Answers vary depending on what doomed bloke finds himself in Judith's cross hairs. In the opening pages, that man is her boss at a British auction house, who dismisses her for revealing a painting to be a fake. He expects her to do what young assistants do when they're sacked—sob into a Bankers Box of belongings and slink home. But Judith flips the script, embarking on a globe-spanning journey of reinvention, high-class orgies, and, at the right moment, revenge.

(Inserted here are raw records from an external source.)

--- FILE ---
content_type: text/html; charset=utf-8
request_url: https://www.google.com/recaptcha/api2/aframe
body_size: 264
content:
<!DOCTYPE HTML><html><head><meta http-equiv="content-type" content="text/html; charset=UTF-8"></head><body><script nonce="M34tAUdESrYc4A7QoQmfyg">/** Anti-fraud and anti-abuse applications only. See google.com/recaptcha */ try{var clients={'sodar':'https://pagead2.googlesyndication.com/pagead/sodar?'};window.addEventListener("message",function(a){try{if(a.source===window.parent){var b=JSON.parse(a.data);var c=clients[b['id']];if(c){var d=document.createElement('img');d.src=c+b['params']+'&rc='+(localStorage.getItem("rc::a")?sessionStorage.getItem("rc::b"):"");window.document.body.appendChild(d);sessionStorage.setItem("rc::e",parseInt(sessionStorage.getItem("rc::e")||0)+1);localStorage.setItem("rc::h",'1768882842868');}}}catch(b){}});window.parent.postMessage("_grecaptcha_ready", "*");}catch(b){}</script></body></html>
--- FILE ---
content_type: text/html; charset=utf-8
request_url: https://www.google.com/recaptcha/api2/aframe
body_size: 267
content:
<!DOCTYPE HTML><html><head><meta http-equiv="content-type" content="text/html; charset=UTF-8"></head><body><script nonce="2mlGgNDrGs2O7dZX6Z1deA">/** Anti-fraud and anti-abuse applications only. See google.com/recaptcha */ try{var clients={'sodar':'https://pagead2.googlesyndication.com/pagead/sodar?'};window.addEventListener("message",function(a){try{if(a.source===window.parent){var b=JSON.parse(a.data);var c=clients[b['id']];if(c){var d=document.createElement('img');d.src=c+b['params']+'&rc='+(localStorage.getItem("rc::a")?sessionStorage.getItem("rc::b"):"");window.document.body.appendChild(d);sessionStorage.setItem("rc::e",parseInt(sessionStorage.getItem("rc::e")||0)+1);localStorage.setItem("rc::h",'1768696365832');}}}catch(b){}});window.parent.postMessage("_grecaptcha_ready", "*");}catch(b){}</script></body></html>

Finally, though, it's Judith's  modes of retaliation that make her  a radical heroine. She deploys a uniquely female arsenal—spiking a cocktail with diet pills, gagging a man with a maxi pad, placating a pair of bodyguards by appearing nude in high heels—weaponizing femininity. Deadlier still is her ferociously modern ability to identify the rules of the rigged game we're all playing and exploit them. She bats her lashes onto a billionaire's yacht, understanding that society values beauty over authenticity. She doe-eyes her way through an interrogation, too waiflike to be culpable. And when it comes time to pilfer the painting that ended her career, she knows that even as  its owner bleeds out, he won't comprehend how his wealth could render a female anything other  than docile.

Yes, Judith is cruel to the point of repulsion and should be avoided by readers averse to violence and those wishing to eat sea urchin without sexual connotation. But for the rest  of us, it's hard not to feel vicariously empowered by a woman unapologetically in pursuit. Let's call her the Sheryl Sandberg of sociopaths, leaning in to the hilt.